I think that the reason might be that the source ip of icmp response comes from "wrong" interface" - i.e. ICMP reply comes from (for example) 10.9.212.253 (some intermediary router), but this ip should be routed via eth0, while it comes to eth2.
Is it sensible reason?
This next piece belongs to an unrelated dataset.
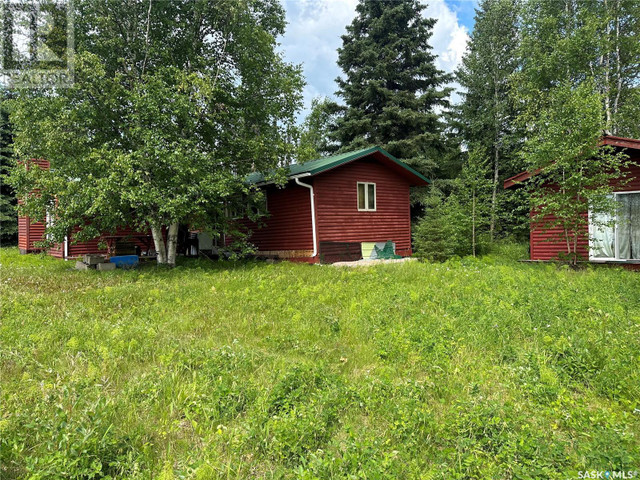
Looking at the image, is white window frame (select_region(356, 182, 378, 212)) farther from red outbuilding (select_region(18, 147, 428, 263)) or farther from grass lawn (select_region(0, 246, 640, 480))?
grass lawn (select_region(0, 246, 640, 480))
What can I do about it to make mtr work even to my "special" network?
iptables are set using:
iptables -P INPUT DROP
iptables -P FORWARD DROP
iptables -P OUTPUT ACCEPT
iptables -A INPUT -m state --state ESTABLISHED,RELATED -j ACCEPT
iptables -A INPUT -i lo -j ACCEPT
iptables -A INPUT -i eth1 -j ACCEPT
iptables -A INPUT -p icmp -j ACCEPT
iptables -A FORWARD -m state --state ESTABLISHED,RELATED -j ACCEPT
iptables -A FORWARD -i eth1 -j ACCEPT
iptables -t nat -A POSTROUTING -o eth0 -j MASQUERADE
iptables -t nat -A POSTROUTING -o eth2 -j MASQUERADE
iptables -A INPUT -j LOG --log-prefix 'IPTABLES: '
iptables -A FORWARD -j LOG --log-prefix 'IPTABLES: '
But I don't see any icmp-related packages with kern.log.
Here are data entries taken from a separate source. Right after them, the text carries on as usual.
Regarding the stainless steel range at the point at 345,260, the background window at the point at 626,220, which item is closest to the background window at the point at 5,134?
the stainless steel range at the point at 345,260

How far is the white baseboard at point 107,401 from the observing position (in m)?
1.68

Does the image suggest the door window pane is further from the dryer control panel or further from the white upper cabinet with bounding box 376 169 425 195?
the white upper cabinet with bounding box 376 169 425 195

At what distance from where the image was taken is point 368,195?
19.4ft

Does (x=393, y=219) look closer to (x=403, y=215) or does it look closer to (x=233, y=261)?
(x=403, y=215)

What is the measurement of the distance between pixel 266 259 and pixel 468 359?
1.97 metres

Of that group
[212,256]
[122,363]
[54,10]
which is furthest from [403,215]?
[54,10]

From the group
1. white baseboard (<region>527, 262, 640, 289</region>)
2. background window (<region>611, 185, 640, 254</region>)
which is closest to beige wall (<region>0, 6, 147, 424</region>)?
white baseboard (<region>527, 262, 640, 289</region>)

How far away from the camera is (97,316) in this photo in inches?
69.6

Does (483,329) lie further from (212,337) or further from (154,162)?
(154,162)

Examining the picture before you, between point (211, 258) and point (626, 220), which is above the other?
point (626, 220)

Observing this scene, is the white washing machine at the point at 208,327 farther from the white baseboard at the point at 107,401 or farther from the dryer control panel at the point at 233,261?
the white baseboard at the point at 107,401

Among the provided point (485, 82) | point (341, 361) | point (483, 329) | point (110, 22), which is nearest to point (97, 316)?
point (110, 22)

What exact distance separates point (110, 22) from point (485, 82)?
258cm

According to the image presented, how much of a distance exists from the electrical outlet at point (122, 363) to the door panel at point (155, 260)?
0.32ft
Thanks to Rafał Ramocki - solution is simple - you have to turn off rp_filter-ing on eth2 interface:
echo 0 > /proc/sys/net/ipv4/conf/eth2/rp_filter
From kernel docs:
rp_filter
---------
Integer value determines if a source validation should be made. 1 means yes, 0
means no. Disabled by default, but local/broadcast address spoofing is always
on.
If you set this to 1 on a router that is the only connection for a network to
the net, it will prevent spoofing attacks against your internal networks
(external addresses can still be spoofed), without the need for additional
firewall rules.
While nice for preventing spoofing attacks (at least some), it definitely kills some functionality if you have more internet connections.